FWIW on this I am going to try to pull down a larger Twitter (spanish) data set for LM modeling (or fine-tuning) Script is pretty simple if you have Tweepy installed and have an “authorized” account (just a matter of requesting it.) Code is below if it helps anyone else out. the text file will only be good for LM training (single column with just the full tweet text in it)

import tweepy
from config_twitter import Config_Twitter
import json
import os

from ipdb import set_trace

#config params
my_config = Config_Twitter()
consumer_key = my_config.CONSUMER_KEY
consumer_secret = my_config.CONSUMER_SECRET
access_token = my_config.ACCESS_TOKEN
access_token_secret = my_config.ACCESS_TOKEN_SECRET

auth = tweepy.OAuthHandler(consumer_key,consumer_secret)
auth.set_access_token(access_token,access_token_secret)

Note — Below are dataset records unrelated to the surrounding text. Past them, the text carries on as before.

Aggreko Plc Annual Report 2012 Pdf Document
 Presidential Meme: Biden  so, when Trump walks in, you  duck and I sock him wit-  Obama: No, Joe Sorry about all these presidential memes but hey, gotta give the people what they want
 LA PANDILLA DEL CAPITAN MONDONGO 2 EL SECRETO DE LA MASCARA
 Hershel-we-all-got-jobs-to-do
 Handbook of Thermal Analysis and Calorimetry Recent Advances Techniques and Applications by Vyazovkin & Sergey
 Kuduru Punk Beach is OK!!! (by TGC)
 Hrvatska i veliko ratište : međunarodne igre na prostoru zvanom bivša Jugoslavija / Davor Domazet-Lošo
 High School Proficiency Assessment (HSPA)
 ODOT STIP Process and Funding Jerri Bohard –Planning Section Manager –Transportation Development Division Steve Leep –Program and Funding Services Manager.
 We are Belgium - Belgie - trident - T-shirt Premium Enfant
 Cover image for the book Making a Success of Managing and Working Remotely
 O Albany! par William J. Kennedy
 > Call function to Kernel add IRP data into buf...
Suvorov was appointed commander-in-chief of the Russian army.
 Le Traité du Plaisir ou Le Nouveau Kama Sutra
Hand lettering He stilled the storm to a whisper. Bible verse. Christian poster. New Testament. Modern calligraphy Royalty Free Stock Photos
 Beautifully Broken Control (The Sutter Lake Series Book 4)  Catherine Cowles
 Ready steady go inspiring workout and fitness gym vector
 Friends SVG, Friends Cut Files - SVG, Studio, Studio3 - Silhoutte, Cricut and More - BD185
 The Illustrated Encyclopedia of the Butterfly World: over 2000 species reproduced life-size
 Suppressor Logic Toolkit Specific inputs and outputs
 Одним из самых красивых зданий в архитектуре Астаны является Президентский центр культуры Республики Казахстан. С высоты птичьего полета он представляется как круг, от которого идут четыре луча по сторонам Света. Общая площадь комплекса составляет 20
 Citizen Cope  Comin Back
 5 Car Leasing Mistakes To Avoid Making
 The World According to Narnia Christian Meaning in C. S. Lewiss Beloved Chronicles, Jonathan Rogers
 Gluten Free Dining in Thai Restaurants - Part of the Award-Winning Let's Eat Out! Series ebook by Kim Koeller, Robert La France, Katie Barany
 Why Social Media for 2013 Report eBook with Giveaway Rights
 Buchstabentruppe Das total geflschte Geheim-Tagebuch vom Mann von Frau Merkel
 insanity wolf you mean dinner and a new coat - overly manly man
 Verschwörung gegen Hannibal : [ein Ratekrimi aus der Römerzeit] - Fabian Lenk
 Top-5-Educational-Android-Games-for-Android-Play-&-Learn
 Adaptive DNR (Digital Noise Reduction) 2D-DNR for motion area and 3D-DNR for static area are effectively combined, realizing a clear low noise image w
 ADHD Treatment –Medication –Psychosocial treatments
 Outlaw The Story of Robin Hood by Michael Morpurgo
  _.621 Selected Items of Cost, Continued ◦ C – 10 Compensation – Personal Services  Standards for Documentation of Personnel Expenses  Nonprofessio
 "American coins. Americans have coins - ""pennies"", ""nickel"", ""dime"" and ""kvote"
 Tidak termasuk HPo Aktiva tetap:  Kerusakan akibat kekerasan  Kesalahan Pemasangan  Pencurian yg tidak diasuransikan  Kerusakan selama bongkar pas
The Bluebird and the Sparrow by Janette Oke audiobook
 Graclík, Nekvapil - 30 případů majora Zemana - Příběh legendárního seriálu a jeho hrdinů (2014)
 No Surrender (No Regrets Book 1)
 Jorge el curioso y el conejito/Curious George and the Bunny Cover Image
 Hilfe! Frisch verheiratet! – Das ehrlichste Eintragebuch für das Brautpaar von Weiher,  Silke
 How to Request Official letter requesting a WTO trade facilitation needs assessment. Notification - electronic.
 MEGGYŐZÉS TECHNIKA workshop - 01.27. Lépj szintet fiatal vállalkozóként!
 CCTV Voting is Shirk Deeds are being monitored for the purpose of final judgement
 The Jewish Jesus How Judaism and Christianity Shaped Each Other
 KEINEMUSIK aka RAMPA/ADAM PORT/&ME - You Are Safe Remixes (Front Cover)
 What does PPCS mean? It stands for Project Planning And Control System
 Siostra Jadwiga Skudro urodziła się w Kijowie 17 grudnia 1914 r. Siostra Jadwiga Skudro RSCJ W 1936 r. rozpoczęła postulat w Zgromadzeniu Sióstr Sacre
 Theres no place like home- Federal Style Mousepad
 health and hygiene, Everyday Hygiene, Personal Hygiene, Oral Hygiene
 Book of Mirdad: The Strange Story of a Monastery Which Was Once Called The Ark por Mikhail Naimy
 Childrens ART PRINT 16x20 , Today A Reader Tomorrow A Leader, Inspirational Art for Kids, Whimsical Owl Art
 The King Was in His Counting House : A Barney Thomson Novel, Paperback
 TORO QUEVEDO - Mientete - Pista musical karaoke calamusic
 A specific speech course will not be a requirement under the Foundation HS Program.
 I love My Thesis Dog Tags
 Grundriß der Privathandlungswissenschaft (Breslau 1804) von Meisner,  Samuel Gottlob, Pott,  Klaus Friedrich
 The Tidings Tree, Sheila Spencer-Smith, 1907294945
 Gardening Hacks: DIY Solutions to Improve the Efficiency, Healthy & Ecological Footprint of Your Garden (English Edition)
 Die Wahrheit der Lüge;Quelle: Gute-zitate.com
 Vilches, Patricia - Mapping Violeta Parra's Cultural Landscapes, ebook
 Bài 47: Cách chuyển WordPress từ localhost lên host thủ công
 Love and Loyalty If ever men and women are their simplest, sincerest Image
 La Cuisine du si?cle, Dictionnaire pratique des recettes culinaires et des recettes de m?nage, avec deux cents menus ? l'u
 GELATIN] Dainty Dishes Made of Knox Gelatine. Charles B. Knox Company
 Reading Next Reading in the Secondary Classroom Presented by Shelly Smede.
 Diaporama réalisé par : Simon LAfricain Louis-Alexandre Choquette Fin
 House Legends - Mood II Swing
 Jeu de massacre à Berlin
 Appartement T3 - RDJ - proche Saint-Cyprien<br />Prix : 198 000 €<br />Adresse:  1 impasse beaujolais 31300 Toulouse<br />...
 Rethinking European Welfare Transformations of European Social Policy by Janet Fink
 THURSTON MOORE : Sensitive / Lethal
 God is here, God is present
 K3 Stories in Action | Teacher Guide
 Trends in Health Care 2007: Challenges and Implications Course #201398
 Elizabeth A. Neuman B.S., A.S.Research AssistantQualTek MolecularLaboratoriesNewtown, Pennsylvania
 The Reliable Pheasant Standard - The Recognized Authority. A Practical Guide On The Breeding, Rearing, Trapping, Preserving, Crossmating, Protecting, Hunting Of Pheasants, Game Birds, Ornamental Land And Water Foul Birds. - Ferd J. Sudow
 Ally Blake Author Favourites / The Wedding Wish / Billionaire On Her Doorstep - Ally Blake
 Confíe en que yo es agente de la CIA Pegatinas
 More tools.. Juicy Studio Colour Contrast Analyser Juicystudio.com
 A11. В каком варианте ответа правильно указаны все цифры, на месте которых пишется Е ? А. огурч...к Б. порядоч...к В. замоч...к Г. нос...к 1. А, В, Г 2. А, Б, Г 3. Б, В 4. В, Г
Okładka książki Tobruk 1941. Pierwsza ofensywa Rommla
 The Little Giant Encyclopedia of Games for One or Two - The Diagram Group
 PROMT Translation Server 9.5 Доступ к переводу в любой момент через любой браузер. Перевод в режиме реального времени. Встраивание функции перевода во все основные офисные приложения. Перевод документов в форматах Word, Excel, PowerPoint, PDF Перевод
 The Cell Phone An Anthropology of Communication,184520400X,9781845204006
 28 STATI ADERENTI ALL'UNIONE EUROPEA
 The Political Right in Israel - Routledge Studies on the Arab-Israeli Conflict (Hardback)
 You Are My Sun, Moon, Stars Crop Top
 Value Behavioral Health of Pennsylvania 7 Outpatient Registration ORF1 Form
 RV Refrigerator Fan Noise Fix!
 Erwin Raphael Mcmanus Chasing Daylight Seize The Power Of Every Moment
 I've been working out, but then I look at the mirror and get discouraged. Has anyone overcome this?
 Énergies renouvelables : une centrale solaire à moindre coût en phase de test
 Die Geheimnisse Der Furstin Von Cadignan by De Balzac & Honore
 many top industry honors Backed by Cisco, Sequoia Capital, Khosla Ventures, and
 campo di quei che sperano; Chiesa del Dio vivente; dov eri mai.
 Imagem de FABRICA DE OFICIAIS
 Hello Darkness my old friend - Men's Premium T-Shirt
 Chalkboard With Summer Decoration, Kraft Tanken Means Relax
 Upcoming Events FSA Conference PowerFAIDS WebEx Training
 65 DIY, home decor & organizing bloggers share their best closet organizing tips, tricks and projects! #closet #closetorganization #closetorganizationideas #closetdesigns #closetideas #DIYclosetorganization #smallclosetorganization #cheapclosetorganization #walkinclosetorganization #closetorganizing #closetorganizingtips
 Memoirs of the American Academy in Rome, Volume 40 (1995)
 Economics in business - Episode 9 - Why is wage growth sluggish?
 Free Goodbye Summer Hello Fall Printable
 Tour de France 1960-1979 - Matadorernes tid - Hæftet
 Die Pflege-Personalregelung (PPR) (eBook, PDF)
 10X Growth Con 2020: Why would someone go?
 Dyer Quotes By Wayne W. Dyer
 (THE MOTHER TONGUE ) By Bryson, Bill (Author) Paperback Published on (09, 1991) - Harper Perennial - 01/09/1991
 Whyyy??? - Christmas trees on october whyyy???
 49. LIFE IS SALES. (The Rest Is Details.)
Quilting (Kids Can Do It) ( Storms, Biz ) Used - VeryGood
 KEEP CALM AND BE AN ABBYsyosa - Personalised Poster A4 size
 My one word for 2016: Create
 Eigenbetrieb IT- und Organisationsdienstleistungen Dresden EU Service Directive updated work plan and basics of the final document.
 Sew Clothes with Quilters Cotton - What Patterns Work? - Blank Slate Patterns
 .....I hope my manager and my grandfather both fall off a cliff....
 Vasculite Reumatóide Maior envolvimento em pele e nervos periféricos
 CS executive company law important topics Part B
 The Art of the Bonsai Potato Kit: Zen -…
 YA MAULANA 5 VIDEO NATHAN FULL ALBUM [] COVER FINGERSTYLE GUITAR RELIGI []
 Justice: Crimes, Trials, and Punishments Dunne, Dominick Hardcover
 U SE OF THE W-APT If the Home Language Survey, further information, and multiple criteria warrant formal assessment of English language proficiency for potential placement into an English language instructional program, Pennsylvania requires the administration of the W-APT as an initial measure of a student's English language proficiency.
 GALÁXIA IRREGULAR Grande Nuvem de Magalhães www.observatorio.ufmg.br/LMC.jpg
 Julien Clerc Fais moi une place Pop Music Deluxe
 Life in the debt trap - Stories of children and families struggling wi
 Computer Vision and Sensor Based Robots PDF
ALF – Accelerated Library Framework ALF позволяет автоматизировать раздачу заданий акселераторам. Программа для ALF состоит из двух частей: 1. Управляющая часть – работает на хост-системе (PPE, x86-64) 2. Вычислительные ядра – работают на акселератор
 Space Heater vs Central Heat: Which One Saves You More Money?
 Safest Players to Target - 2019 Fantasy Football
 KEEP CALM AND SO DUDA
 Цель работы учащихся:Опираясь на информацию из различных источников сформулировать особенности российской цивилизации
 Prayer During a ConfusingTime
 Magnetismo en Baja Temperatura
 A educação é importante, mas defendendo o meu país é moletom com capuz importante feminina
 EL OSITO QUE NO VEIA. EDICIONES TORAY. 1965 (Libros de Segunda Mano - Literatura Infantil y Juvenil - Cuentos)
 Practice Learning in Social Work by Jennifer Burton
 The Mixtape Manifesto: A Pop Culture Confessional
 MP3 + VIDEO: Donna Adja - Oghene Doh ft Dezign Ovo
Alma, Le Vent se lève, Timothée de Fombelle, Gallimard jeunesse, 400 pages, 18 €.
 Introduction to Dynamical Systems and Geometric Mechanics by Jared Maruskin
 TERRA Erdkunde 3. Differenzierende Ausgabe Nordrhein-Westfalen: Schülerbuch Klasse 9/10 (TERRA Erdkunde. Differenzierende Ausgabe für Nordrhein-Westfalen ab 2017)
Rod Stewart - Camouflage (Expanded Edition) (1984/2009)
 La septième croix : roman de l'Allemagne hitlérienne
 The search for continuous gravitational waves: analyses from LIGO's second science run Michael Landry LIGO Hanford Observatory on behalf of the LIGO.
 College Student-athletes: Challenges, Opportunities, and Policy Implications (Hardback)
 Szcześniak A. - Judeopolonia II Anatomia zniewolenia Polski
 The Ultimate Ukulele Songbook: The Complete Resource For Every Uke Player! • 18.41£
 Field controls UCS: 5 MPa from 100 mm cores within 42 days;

class StdOutListener(tweepy.streaming.StreamListener):
    def __init__(self,out_fn):
        self.fhOut = open(out_fn,'a')
        self.fhOut.write("tweet_text" + os.linesep)
        super().__init__()
    #This function gets called every time a new tweet is received on the stream
    def on_data(self, data):
        j=json.loads(data)
        try:
            if 'extended_tweet' in j.keys():
                text = j['extended_tweet']['full_text']
                print(text)
                self.fhOut.write('"' + text + '"' + os.linesep)
        except KeyError:
            pass

    def on_error(self, status):
        print("ERROR")
        print(status)

try:
    l = StdOutListener('out_file.txt')
    stream = tweepy.Stream(auth,l)
    stream.filter(languages=["es"],track=['el','su','lo','y','en'])
except KeyboardInterrupt:
    pass